§ SHORT TASK 1:
List every phrase that appears inside quotation marks in the passage about ACORN and voter-registration fraud.
§ SHORT TASK 2:
Continue the passage about ACORN and voter-registration fraud from its last sentence.

ACORN says no more than “1 to 1.5 percent” involved actual fraud – which was committed, according to their friends at The New York Times, by “low-income field workers trying to please their supervisors.” They were only following orders, you see . . .

Then again, yesterday’s Times admits that ACORN-related voting fraud seems “to have resonated” – even among some Democrats and independents.

And with good reason.

Just a few days earlier, People for the American Way, the left-wing advocacy group, took out a full-page ad in the Times defending ACORN.

Charges of fraud, said the ad, are all a bunch of lies cooked up by “right-wing operatives” intent on keeping “low-income people and African-Americans from voting.”

Maybe there were some problems with ACORN’s voter registrations, the ad says, but only “a few bad apples” were responsible.

Too bad People for the American Way couldn’t read the same day’s Times before it placed that ad.

§ RECORDS SUPPLIED:
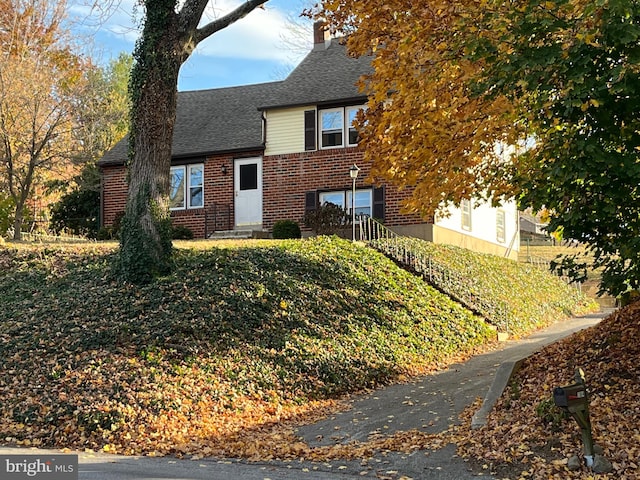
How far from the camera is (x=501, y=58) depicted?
7.16 m

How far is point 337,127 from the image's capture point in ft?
79.9

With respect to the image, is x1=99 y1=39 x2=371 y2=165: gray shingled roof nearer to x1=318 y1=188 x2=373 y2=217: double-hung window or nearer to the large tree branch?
x1=318 y1=188 x2=373 y2=217: double-hung window

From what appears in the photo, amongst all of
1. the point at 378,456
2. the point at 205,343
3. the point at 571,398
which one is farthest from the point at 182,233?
the point at 571,398

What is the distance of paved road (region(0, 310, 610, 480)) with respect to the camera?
730 centimetres

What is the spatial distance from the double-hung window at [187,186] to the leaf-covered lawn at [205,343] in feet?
32.1

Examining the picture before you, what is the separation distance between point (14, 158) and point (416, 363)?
15.9 meters

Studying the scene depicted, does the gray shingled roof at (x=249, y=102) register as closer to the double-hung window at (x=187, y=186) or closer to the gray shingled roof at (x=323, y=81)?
the gray shingled roof at (x=323, y=81)

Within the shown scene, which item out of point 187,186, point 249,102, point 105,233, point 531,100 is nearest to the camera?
point 531,100

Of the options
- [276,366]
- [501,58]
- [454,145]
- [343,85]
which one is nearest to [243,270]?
[276,366]

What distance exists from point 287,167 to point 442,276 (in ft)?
26.2

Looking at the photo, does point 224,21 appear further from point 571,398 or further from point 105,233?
point 105,233

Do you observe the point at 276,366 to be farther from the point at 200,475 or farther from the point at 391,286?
the point at 391,286

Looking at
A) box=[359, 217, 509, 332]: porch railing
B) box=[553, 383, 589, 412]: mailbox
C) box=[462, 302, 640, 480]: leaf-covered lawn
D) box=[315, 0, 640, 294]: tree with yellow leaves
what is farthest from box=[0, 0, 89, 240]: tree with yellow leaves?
box=[553, 383, 589, 412]: mailbox

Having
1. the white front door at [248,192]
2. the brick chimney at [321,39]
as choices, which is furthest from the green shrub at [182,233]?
the brick chimney at [321,39]
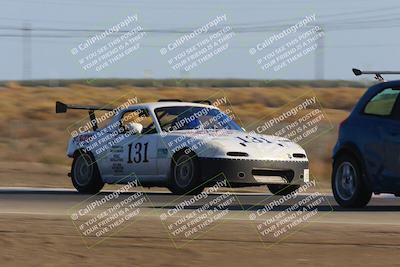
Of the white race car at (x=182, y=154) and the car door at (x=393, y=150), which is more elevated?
the car door at (x=393, y=150)

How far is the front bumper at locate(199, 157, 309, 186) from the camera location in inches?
746

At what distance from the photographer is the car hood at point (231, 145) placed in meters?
19.1

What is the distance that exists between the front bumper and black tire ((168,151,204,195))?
0.12 m

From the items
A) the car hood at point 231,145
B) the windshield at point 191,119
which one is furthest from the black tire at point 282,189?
the windshield at point 191,119

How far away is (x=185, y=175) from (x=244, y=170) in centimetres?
93

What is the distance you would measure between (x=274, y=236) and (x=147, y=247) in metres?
1.55

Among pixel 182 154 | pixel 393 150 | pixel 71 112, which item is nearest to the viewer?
pixel 393 150

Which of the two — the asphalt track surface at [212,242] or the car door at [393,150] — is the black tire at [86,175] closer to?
the asphalt track surface at [212,242]

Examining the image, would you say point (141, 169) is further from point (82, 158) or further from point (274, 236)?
point (274, 236)

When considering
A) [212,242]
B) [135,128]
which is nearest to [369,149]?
[212,242]

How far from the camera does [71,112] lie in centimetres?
5078

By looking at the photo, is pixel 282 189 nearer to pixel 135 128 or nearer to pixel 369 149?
pixel 135 128

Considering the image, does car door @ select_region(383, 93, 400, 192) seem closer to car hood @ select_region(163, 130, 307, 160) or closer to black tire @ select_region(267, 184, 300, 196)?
car hood @ select_region(163, 130, 307, 160)

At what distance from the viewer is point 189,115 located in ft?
67.4
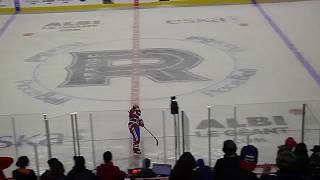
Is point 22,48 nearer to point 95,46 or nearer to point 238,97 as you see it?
point 95,46

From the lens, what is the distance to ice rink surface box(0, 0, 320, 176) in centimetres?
761

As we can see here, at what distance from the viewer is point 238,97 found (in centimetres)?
764

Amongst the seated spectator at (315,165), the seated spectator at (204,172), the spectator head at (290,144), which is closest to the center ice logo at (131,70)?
the spectator head at (290,144)

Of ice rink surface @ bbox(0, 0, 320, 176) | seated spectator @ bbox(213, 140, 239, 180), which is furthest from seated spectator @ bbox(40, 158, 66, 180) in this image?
ice rink surface @ bbox(0, 0, 320, 176)

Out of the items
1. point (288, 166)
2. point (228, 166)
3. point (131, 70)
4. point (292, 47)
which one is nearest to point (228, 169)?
point (228, 166)

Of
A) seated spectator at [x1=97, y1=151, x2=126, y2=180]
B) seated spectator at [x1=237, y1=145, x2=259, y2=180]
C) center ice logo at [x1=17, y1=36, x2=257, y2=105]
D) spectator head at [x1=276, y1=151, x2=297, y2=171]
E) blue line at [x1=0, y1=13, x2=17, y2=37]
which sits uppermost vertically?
blue line at [x1=0, y1=13, x2=17, y2=37]

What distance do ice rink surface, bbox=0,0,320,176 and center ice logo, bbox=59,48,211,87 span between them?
16 millimetres

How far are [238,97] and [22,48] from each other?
4767mm

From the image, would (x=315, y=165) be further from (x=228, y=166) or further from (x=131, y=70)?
(x=131, y=70)

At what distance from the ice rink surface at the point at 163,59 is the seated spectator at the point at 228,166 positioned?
1647 mm

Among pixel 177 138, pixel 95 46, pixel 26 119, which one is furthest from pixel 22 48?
pixel 177 138

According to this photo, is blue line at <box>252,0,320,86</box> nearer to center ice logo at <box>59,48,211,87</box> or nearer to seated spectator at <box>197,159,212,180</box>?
center ice logo at <box>59,48,211,87</box>

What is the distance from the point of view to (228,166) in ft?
11.3

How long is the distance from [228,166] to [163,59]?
240 inches
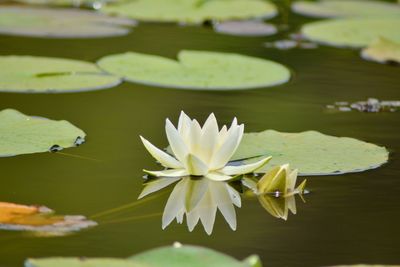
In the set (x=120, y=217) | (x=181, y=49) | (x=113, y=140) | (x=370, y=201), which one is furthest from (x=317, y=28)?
(x=120, y=217)

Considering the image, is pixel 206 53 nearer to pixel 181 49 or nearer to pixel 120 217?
pixel 181 49

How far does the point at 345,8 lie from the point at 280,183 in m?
3.54

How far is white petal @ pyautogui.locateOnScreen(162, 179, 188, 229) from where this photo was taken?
81.7 inches

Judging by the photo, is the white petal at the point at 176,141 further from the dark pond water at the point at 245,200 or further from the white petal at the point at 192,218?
the white petal at the point at 192,218

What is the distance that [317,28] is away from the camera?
15.5 ft

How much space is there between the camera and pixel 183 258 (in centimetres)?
166

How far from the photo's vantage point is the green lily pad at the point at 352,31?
Result: 14.8 feet

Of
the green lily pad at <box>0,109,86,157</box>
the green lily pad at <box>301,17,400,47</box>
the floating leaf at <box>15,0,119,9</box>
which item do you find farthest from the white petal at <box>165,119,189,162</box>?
the floating leaf at <box>15,0,119,9</box>

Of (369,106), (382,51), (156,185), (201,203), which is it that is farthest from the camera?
(382,51)

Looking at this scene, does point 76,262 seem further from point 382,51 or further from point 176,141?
point 382,51

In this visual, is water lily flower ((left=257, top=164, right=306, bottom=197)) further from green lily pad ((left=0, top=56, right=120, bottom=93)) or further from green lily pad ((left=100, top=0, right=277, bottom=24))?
green lily pad ((left=100, top=0, right=277, bottom=24))

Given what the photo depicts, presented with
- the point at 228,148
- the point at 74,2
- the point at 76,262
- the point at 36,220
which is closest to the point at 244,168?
the point at 228,148

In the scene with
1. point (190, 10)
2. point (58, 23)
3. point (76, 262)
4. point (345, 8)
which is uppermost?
point (76, 262)

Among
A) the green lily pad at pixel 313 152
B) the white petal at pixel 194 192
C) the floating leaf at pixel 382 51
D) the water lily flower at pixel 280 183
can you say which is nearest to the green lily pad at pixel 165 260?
the white petal at pixel 194 192
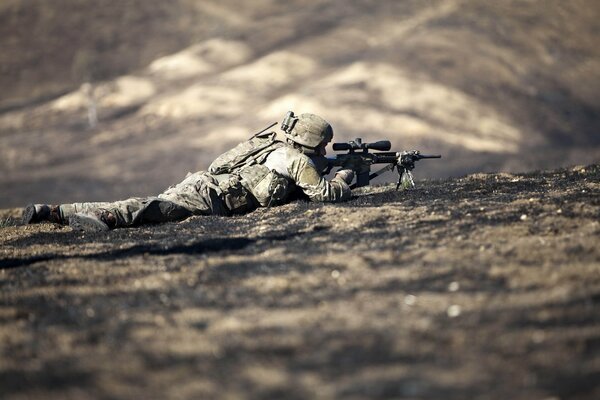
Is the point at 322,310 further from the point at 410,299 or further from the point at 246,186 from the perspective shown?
the point at 246,186

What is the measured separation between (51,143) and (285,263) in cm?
3242

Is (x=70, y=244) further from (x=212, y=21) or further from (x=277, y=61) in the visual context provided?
(x=212, y=21)

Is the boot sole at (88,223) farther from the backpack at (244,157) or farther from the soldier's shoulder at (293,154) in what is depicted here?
the soldier's shoulder at (293,154)

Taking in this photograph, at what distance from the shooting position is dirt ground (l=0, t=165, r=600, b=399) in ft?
11.9

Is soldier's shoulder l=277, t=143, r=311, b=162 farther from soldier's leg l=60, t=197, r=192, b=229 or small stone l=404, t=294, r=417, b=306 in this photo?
small stone l=404, t=294, r=417, b=306

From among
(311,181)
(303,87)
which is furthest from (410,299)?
(303,87)

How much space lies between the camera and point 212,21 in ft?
180

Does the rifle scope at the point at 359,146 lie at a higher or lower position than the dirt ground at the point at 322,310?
higher

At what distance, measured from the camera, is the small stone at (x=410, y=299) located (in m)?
4.65

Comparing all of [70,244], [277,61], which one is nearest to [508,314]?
[70,244]

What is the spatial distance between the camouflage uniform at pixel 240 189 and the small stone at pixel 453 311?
4414 mm

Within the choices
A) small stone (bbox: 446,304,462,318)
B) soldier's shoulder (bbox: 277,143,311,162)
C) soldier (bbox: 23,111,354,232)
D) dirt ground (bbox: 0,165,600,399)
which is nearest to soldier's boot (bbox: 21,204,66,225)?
soldier (bbox: 23,111,354,232)

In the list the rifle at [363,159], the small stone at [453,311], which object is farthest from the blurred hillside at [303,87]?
the small stone at [453,311]

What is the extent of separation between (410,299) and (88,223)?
469 cm
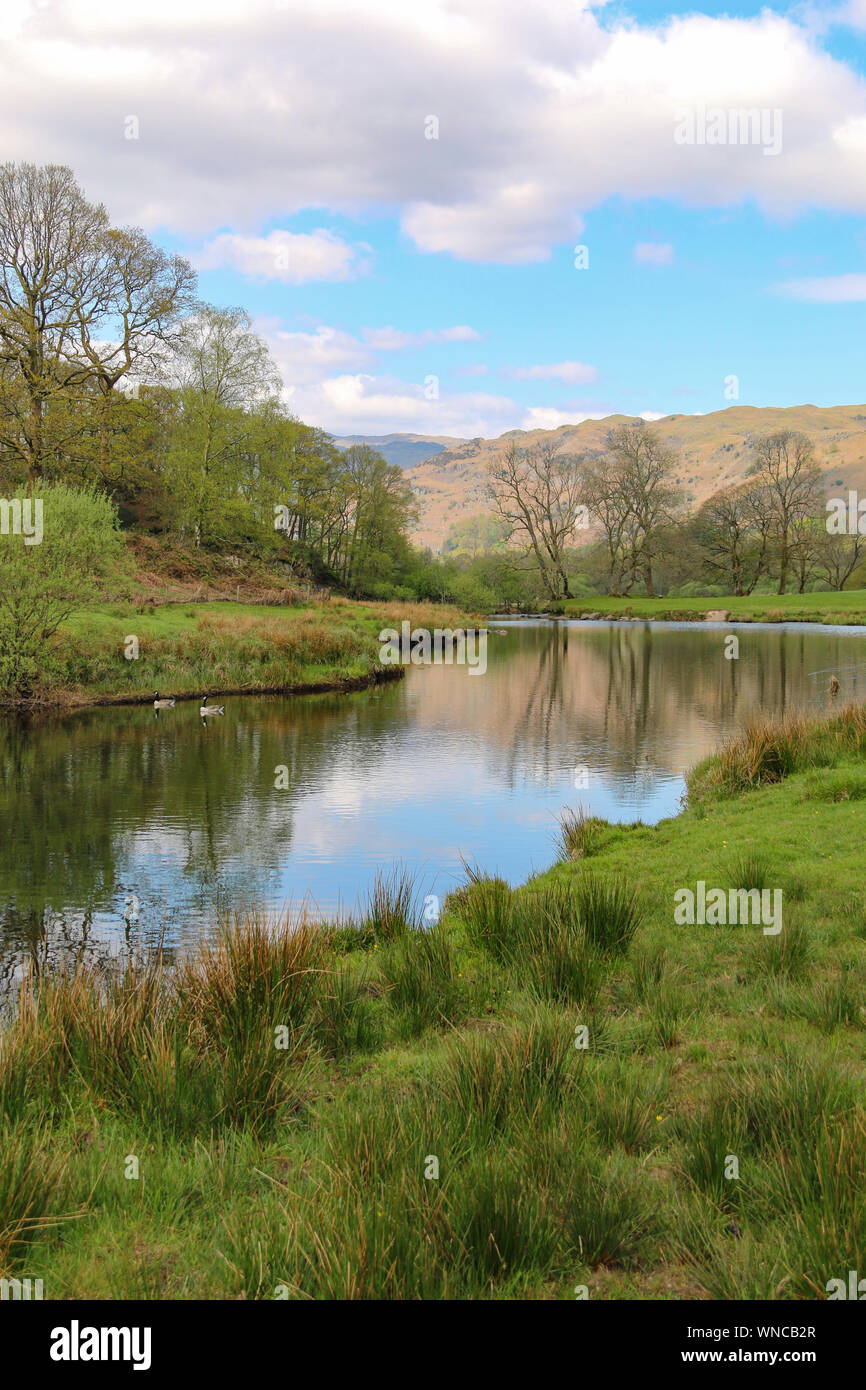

§ TASK OUTPUT 1:
- "1 to 1.5 percent"
- "low-income field workers trying to please their supervisors"
- "to have resonated"
- "right-wing operatives"
- "low-income people and African-Americans from voting"
- "a few bad apples"

§ TASK OUTPUT 2:
Because a long story a couple of pages later cites a report by ACORN’s own lawyer that says the relationships between the group’s 174 affiliates may have violated multiple federal laws.

The report raises problems, the article adds, about possible illegal use of charitable dollars for political purposes, improper money transfers and conflicts created by employees working for ACORN affiliates.

The report also addresses the $1 million embezzled by the brother of ACORN’s founder and secretly hushed up for years by the organization – saying the group will have to call in “a knowledgeable, white-collar criminal attorney.”

ACORN is under investigation in a dozen states in connection with its voter-registration schemes.

In July 2007, it settled the largest case of voter fraud in Washington state history. Three ACORN election hoaxers pleaded guilty; a prosecutor called ACORN’s criminal sabotage “an act of vandalism upon the voter rolls.”

And let’s not forget ACORN’s history, dating to the ’80s, of trespassing, illegal seizure of private property, physical harassment, intimidation and outright extortion.

A few bad apples?

More like an orchard’s worth.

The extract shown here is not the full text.